To check if the Rasa pod is up and running yet, run the following command and see if the status of the new Rasa pod is "Running".

kubectl -n $NAMESPACE rollout status deployment/rasa
# or
kubectl -n $NAMESPACE get pods -w

Tip: You can view info, warning and error messages in your pod logs:

View the pod's logs

kubectl -n rasa logs <your-pod-name>

Alternatively, via Google Cloud Console UI:

  1. Go to your Google Cloud Console UI
  2. Make sure you have the same project selected that you used to create your deployment
  3. Go to Kubernetes Engine > Workloads
  4. Click on the rasa workload
  5. In Deployment Details menu: Actions > Scale > Edit Replicas > Replicas: 0
  6. Press Scale
  7. Wait until the pod has been terminated
  8. In Deployment Details menu: Actions > Scale > Edit Replicas > Replicas: 1
  9. Press Scale

You have now successfully updated the model and restarted your Rasa Pro environment. Next, you’ll set up a simple front-end web page to try out your agent.

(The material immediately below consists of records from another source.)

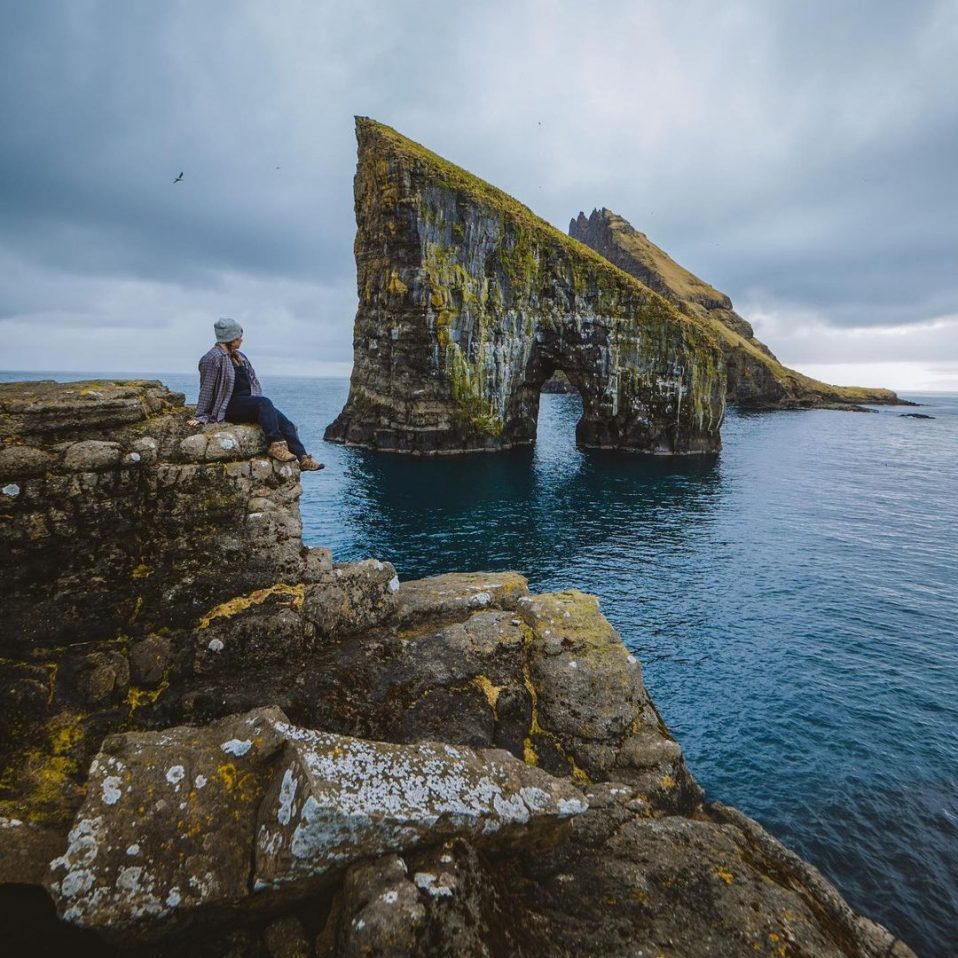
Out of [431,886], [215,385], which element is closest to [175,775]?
[431,886]

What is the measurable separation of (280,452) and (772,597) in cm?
2708

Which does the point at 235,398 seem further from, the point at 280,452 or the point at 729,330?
the point at 729,330

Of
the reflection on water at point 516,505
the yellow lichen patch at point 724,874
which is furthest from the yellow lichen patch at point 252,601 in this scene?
the reflection on water at point 516,505

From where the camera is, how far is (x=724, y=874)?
6801 mm

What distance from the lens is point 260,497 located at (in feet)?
32.2

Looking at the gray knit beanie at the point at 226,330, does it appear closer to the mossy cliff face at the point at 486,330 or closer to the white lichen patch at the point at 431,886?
the white lichen patch at the point at 431,886

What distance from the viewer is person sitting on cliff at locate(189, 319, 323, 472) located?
31.9ft

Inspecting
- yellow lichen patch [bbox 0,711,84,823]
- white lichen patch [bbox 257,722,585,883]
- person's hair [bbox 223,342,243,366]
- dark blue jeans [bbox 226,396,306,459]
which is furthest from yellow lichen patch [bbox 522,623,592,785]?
person's hair [bbox 223,342,243,366]

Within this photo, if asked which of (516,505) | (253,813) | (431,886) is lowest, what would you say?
(516,505)

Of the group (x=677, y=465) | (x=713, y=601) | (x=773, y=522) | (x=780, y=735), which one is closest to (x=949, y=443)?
(x=677, y=465)

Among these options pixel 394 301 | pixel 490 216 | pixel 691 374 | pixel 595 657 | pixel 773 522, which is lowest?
pixel 773 522

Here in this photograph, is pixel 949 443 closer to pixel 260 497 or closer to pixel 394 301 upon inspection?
pixel 394 301

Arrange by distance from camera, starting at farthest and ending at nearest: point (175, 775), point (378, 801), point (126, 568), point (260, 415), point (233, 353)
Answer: point (260, 415), point (233, 353), point (126, 568), point (175, 775), point (378, 801)

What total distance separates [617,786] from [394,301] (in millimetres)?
62858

Interact With Your Rasa Agent

Interact With Your Rasa Agent from Your Browser

Up to now, you’ve been running and interacting with your Rasa agent locally from your browser, connected to your local instance of Rasa Pro.

Now, you'll update the connection so your browser interacts with your deployed (cloud) instance of Rasa Pro. This way, you’ll be testing your Rasa agent running in the cloud rather than on your local machine.

  1. In your Starter Pack project folder, go to the chatwidget directory
  2. Open up the index.html file in a text editor
  3. Replace
<rasa-chatbot-widget server-url="http://localhost:5005"

with the same domain you set in your $DOMAIN environment variable (the domain where your Rasa agent is deployed):

<rasa-chatbot-widget server-url="http://REPLACE_WITH_YOUR_DOMAIN"
  1. Save the changes to index.html
  2. Open up index.html in your browser

Congratulations! You should now be able to successfully interact with your Rasa agent.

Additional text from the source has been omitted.